◆ 本文 ◆
--*--

じゃあ、なんのために空手をやってるのかといえばさ、一番の強敵は自分だからだよ。もう一人の自分との戦いの繰り返しで男っていうのは生きてるようなもんなんだ。俺にしたって、稽古もしないで酒を飲みたがるもう一人の自分がいる。同時に「それじゃあちょっとまずいんじゃないか」と思う自分がいて、そのせめぎ合いだな。で、しょうがねえから9時半までやるかって。要するに克己心ということで、一番強敵なのはもう一人の自分なの。その自分に勝った時の小さな達成感が毎日あるわけ。今日は20キロ走りたくないと思ってたのが走れた。そういうごく身近な達成感が、人間がくたばらないで強くいきていける原動力になってると思う。大きい達成感っていうのはそうそうクリアできないだろ。たとえ設定したところで達成できなければしょうがねえ。小さな達成感をクリアしていくことが大切なんだよな。
──それが瞬間瞬間の真剣勝負ってことなんですね。
真樹
そういうことにつながっていくよな。
──先生の場合、メンツでいうと自分がどうのこうのっていうよりも仲介役に回ることが多いですよね。極真会が分裂した時もそうですし、犬猿の仲といわれた佐山聡さん(初代タイガーマスクにして現・掣圏真陰流興義館総監)と前田日明さん(総合格闘技リングス CEO 。現在不良格闘技 THE OUTSIDER を主催)を対談の席につけた時なんかもそうですけど、あんな大変なことをなぜ引き受けるんですか。
真樹
だって佐山と前田の両巨頭をあのまんまにしておくほうがおかしいだろう。昔、あれほど熱く戦った二人をさ、あのまま仲違いさせちゃったままリタイアさせちゃったら、それはやっぱり格闘技界の損失だよ。俺は巨視的に捉えて考えるわけだ。同じ会場に居合わせるだけでも奇跡だっていわれてた二人を俺が「来い、来い」といって『週刊文春』で対談させて、最後に佐山が「前田、今日はお前に会えて良かったよ」って。2時間の苦難の末にだよ。最初の1時間ぐらい二人とも一言も口きかねえんだ。俺ばっかワイン飲んで酔っ払っちゃったよ(苦笑)。で、佐山は飲めねえだろ。前田に付きあえてっていったら「自分は今日は車ですから」って。「もうお前らなんか喋れ」って俺が切れちゃってさ(笑)。で、喋ったのがやっと1時間ぐらい経ってからだよ。俺は前田も可愛いし、佐山も可愛い。二人がいる格闘技界も大事だよ。大山先生に会う前からやってた柔道を含めていうともう60年以上いる世界だからね。いまはちょっと景気が悪くてプロ格闘技界も大変だけど、プロだけが格闘技とはいえねえからな。

--*--

データファイルの一部
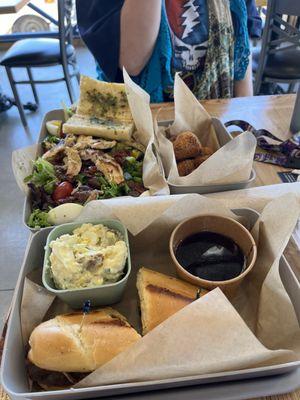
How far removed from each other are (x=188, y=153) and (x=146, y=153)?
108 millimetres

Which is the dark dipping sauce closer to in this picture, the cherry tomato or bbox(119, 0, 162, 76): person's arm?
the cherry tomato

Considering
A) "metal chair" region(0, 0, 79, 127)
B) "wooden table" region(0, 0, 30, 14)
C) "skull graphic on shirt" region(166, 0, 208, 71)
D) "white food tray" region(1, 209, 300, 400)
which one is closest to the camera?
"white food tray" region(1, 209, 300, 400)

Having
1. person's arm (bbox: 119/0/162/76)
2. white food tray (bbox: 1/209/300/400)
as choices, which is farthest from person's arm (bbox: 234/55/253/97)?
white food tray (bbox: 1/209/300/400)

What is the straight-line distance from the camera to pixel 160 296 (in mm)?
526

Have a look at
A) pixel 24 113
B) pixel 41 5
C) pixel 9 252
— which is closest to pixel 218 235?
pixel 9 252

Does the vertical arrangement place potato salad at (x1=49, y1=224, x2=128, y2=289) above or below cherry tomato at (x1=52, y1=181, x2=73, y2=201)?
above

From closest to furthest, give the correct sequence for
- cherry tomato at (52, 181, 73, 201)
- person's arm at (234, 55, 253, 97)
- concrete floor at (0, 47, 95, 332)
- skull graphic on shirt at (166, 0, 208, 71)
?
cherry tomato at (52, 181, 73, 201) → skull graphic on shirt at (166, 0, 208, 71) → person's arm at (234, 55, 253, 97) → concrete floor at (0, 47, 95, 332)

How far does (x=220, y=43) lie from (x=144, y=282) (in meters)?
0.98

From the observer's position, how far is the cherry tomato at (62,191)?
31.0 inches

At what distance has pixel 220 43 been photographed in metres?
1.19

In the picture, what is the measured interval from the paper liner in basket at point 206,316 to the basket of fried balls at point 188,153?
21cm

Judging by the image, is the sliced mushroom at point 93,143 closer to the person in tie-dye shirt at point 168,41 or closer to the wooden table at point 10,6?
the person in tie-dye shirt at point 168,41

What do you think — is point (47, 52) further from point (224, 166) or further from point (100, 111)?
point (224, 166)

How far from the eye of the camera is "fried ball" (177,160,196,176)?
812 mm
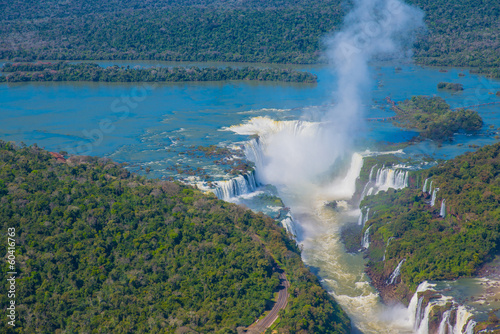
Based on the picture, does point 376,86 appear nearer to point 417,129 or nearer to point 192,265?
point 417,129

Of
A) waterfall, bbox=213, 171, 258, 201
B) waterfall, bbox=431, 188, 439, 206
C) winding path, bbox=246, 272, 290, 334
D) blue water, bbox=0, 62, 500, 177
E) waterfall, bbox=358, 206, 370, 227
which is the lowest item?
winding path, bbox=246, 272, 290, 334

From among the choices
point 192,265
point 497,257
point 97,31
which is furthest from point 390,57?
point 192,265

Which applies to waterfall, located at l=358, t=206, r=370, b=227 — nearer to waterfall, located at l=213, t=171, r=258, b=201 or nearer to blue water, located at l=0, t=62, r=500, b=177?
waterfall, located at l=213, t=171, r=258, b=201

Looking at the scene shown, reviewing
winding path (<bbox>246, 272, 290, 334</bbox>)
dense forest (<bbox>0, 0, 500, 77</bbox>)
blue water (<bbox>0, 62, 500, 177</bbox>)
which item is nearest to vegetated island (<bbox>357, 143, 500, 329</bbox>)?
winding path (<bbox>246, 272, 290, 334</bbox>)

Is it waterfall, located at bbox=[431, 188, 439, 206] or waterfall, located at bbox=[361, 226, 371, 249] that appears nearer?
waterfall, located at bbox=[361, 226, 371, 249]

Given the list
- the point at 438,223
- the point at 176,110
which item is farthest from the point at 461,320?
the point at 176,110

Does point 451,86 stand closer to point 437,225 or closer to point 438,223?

--*--

◆ やること ◆
**a.** 対談のうち、「じゃあ、なんのために空手をや」を含む言葉で始まり「THE OUTSIDER を主催)を対談の席につけた時なんかもそうですけど、あんな大変なことをなぜ引き受けるんですか。」で終わる部分を、「稽古」を「練習」に置き換えて書き直してもらえますか。
**b.** 対談の「だって佐山と前田の両巨頭を」で始まる段落を、主な事実を残して箇条書きにまとめてもらえますか。

◆ 課題別の解答 ◆
**a.**
じゃあ、なんのために空手をやってるのかといえばさ、一番の強敵は自分だからだよ。もう一人の自分との戦いの繰り返しで男っていうのは生きてるようなもんなんだ。俺にしたって、練習もしないで酒を飲みたがるもう一人の自分がいる。同時に「それじゃあちょっとまずいんじゃないか」と思う自分がいて、そのせめぎ合いだな。で、しょうがねえから9時半までやるかって。要するに克己心ということで、一番強敵なのはもう一人の自分なの。その自分に勝った時の小さな達成感が毎日あるわけ。今日は20キロ走りたくないと思ってたのが走れた。そういうごく身近な達成感が、人間がくたばらないで強くいきていける原動力になってると思う。大きい達成感っていうのはそうそうクリアできないだろ。たとえ設定したところで達成できなければしょうがねえ。小さな達成感をクリアしていくことが大切なんだよな。
──それが瞬間瞬間の真剣勝負ってことなんですね。
真樹
そういうことにつながっていくよな。
──先生の場合、メンツでいうと自分がどうのこうのっていうよりも仲介役に回ることが多いですよね。極真会が分裂した時もそうですし、犬猿の仲といわれた佐山聡さん(初代タイガーマスクにして現・掣圏真陰流興義館総監)と前田日明さん(総合格闘技リングス CEO 。現在不良格闘技 THE OUTSIDER を主催)を対談の席につけた時なんかもそうですけど、あんな大変なことをなぜ引き受けるんですか。

**b.**
- 佐山と前田を仲違いさせたまま引退させるのは、格闘技界の損失だと考えた。
- 同じ会場に居合わせるだけでも奇跡と言われた二人を、『週刊文春』で対談させた。
- 最初の1時間ほどは二人とも一言も口をきかず、真樹だけがワインを飲んで酔った。
- 佐山は酒が飲めず、前田は「自分は今日は車ですから」と断った。
- 真樹が切れて「喋れ」と言い、1時間ほど経ってようやく二人が話し始めた。
- 2時間の苦難の末、佐山が「前田、今日はお前に会えて良かったよ」と言った。
- 真樹は前田も佐山も可愛く、二人がいる格闘技界も大事だと考えている。
- 大山先生に会う前からの柔道を含めると、60年以上この世界にいる。
- プロ格闘技界はいま景気が悪く大変だが、プロだけが格闘技ではない。